St. George's creation also wouldn't impact the budget or operation of the Baton Rouge Metropolitan Airport, which is financed by fees from air carriers and airport-related services. 

And when it comes to road improvements within the proposed city, officials say any pending projects connected to the parishwide, voter-approved half-cents sales taxes, like MovEBR and the Green Light Plan, would proceed without changes on the thoroughfares and streets owned by the state and/or city-parish.

"For road improvements outside of these voter-approved projects, funding would need to come from the 2% sales tax generated in that geographical area," said Angie Savoy, budget manager with the city-parish's Finance Department. 

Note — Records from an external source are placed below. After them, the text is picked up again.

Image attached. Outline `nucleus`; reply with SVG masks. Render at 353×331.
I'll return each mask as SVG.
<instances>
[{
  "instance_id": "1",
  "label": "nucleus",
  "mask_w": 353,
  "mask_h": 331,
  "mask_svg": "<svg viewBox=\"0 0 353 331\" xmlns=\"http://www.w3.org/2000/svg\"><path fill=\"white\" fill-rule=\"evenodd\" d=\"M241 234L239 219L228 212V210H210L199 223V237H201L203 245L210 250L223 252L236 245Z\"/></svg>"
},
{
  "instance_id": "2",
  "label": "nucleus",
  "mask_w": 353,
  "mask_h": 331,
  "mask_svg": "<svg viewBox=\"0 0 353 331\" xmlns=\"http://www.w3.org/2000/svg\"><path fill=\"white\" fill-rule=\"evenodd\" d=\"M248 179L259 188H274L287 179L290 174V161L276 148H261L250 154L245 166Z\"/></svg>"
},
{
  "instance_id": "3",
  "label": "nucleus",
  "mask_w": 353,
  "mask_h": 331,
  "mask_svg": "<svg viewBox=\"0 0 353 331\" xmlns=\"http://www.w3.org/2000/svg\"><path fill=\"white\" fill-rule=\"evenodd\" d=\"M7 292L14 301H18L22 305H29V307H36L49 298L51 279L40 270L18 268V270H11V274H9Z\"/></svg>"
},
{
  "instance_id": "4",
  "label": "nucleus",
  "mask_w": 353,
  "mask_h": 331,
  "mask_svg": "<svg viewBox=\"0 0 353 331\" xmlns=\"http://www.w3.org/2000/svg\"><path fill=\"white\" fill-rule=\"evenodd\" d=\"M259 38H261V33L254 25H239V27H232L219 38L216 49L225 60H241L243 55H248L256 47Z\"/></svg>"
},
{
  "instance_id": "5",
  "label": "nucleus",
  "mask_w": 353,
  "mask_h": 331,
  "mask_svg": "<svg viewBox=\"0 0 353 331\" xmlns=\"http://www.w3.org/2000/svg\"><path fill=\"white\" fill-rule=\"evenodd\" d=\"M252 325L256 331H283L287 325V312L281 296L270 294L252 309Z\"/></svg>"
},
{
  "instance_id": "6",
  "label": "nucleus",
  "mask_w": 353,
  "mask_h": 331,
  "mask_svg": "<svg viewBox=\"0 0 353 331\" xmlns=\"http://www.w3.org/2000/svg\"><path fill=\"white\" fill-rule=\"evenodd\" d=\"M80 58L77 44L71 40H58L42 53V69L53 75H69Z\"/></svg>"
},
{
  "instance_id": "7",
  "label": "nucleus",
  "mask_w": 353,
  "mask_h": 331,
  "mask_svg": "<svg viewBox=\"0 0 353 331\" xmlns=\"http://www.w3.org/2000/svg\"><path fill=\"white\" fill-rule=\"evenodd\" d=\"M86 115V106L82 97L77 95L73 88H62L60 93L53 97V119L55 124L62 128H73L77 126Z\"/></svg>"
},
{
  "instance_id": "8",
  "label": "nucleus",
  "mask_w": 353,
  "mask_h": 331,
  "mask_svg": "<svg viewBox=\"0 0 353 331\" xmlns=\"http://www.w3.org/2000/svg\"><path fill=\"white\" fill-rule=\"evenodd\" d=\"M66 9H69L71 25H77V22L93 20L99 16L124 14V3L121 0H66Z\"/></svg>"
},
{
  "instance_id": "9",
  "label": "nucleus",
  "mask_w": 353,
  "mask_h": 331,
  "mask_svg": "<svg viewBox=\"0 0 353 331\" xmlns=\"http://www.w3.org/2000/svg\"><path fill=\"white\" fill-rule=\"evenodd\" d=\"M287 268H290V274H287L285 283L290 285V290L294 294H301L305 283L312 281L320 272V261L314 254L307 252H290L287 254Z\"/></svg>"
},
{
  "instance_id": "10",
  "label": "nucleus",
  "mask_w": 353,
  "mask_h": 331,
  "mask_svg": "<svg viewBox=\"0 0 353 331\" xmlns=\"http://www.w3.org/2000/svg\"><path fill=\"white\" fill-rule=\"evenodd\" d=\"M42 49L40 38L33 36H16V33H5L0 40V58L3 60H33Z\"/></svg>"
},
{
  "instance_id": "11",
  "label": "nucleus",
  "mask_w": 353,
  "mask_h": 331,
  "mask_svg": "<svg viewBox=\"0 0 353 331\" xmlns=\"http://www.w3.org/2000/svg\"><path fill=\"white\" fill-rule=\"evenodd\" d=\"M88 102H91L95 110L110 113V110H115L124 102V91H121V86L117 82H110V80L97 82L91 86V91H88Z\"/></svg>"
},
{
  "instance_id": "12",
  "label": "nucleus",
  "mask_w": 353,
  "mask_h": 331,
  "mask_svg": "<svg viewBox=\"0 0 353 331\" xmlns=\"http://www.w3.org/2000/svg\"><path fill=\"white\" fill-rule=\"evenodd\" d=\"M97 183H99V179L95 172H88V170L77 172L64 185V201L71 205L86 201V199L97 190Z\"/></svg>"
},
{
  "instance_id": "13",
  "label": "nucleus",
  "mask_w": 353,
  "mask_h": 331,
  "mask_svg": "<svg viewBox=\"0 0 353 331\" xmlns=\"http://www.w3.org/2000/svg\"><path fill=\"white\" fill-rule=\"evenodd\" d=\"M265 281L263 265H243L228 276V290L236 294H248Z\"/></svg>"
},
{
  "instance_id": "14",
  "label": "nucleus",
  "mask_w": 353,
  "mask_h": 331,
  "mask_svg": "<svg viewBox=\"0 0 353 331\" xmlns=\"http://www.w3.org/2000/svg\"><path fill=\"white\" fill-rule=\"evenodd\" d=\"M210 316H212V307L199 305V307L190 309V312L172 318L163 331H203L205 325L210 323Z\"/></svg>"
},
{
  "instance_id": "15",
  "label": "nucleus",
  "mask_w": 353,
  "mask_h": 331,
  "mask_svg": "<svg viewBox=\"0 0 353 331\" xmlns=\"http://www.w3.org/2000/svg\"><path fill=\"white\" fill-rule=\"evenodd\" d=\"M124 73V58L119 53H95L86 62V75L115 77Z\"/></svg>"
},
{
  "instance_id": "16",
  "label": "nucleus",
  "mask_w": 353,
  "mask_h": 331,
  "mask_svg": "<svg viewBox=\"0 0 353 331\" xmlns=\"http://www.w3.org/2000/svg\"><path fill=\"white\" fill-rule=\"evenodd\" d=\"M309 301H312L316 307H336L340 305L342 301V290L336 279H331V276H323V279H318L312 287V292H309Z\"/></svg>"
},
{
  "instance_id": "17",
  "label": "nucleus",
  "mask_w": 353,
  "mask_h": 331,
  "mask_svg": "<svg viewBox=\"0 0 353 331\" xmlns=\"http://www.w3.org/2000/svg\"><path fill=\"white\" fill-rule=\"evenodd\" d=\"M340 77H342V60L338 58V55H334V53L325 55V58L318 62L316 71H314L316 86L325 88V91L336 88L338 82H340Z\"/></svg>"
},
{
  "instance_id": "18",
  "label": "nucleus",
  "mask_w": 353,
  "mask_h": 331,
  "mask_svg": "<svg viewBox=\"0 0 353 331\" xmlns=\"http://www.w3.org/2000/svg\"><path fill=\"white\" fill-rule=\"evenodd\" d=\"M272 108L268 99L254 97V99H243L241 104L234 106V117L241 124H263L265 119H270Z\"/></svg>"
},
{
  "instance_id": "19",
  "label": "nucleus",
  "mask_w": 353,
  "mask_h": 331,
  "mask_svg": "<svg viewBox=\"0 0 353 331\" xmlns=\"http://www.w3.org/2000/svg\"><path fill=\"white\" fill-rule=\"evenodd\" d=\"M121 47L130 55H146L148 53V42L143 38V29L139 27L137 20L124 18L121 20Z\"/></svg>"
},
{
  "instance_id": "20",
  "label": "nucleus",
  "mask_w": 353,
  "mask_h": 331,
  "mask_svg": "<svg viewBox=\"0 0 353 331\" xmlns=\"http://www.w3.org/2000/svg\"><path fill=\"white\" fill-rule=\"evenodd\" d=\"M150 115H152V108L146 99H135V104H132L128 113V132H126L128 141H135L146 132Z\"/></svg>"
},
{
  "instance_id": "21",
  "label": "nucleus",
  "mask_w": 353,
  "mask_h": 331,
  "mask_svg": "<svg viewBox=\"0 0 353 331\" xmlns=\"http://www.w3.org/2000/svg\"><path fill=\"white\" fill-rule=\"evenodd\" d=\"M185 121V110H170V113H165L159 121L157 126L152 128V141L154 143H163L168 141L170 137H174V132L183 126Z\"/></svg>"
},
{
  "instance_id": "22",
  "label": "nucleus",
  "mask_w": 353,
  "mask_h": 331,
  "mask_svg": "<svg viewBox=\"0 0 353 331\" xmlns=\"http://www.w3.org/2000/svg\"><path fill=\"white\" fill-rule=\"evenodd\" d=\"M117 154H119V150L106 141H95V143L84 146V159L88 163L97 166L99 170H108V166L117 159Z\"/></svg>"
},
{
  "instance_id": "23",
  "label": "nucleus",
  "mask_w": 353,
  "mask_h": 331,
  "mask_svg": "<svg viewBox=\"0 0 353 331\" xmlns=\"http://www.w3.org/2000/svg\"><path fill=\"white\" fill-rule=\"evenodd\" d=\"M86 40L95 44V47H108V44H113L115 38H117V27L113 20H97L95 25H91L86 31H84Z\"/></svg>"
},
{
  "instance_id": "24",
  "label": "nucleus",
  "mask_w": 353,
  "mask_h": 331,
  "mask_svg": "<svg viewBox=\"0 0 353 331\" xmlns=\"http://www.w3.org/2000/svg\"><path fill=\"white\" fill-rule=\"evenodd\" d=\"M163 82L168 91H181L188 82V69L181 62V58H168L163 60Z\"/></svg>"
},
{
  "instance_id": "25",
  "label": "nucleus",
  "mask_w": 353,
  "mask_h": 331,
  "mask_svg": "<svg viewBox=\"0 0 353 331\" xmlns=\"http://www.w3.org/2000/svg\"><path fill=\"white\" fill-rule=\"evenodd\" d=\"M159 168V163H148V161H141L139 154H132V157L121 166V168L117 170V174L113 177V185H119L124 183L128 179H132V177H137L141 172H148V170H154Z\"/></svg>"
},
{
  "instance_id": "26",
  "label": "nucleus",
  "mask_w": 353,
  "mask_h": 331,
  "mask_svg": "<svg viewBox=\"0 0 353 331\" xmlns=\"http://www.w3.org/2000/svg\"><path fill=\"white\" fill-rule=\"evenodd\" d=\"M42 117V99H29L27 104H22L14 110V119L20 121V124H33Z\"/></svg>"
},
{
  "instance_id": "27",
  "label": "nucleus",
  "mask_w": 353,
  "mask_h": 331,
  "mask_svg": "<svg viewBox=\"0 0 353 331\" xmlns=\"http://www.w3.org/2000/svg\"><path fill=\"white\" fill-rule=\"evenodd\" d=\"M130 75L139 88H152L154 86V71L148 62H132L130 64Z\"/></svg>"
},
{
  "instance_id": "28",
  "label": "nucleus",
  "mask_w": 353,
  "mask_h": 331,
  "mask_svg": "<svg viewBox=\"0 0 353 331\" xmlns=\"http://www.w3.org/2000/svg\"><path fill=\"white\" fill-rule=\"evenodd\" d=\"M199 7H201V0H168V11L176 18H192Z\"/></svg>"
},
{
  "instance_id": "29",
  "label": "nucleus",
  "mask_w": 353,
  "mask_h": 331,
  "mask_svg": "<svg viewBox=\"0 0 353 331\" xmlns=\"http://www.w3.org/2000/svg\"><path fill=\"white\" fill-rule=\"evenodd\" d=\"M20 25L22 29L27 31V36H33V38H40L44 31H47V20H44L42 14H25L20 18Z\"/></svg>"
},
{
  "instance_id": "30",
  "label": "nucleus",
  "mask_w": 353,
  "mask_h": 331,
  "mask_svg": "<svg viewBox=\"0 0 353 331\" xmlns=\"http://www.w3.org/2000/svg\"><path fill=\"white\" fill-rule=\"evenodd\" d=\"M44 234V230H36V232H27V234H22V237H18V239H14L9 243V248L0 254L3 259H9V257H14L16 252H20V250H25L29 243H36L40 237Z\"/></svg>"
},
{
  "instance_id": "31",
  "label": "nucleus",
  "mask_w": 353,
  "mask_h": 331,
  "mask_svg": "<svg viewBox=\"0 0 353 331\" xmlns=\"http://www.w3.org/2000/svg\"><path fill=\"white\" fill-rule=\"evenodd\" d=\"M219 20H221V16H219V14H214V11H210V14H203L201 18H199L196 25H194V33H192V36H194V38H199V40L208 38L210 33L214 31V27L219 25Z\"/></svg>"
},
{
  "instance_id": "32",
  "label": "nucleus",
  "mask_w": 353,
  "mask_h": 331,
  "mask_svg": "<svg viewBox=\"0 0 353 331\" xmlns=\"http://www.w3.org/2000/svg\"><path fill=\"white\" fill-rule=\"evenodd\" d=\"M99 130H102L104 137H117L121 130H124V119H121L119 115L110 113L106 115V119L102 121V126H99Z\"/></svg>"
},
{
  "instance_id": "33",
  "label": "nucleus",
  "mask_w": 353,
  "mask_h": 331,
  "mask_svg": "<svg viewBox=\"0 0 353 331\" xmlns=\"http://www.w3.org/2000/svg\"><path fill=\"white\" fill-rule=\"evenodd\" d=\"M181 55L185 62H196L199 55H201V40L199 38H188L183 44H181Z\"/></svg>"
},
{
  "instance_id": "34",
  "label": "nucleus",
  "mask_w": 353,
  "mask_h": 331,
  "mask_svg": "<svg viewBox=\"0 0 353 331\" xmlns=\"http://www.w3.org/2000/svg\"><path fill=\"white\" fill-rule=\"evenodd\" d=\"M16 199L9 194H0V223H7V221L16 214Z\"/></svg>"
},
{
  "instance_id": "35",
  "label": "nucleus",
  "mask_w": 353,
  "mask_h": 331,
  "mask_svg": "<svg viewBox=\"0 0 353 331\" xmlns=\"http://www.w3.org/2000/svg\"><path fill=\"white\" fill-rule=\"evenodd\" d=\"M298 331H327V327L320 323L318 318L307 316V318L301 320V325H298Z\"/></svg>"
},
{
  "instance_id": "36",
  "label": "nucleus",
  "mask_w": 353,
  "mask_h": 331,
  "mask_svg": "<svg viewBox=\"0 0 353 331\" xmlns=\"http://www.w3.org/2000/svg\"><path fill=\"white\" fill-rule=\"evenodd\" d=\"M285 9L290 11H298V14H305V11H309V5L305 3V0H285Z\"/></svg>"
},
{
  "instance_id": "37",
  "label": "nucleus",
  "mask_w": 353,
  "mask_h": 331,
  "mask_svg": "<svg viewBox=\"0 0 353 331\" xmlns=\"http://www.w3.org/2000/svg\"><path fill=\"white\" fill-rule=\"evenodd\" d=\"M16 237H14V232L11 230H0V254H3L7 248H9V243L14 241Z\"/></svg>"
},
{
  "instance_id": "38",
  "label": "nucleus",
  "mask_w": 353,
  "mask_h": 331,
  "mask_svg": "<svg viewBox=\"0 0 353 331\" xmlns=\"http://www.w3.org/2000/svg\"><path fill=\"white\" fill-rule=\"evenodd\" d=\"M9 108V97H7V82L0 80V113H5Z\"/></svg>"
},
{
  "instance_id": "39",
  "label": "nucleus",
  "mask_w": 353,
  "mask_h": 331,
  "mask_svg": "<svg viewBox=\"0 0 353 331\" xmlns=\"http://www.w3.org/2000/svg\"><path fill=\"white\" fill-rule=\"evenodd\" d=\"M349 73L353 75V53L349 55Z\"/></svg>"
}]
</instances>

The city-parish doesn't know yet how many streets would fall under the umbrella of the new municipality to maintain. 

"This is a transition issue which would be negotiated in the event of a successful incorporation election," said Mark Armstrong, the spokesman for the mayor-president. 

Murrell said organizers have set aside about $2.2 million in their projected $58 million budget to handle road maintenance. Organizers have touted they'll have a more than $24 million surplus their first year, according to the Committee of St. George's proposed budget. 

Aspects of that budget has been heavily criticized by the opposition who said previously St. George proponents are overestimating revenues and underestimating expenses. 

Murrell said officials would likely look to the private sector to handle road maintenance when it's required.

"Roadways are kind of a misnomer," he said. "Most of these roadways are owned by state. The rest owned by parish. Only very few will be transferred to local municipal control."

"There won't be a lot to maintain since most are maintained by the parish with parishwide taxes," he added.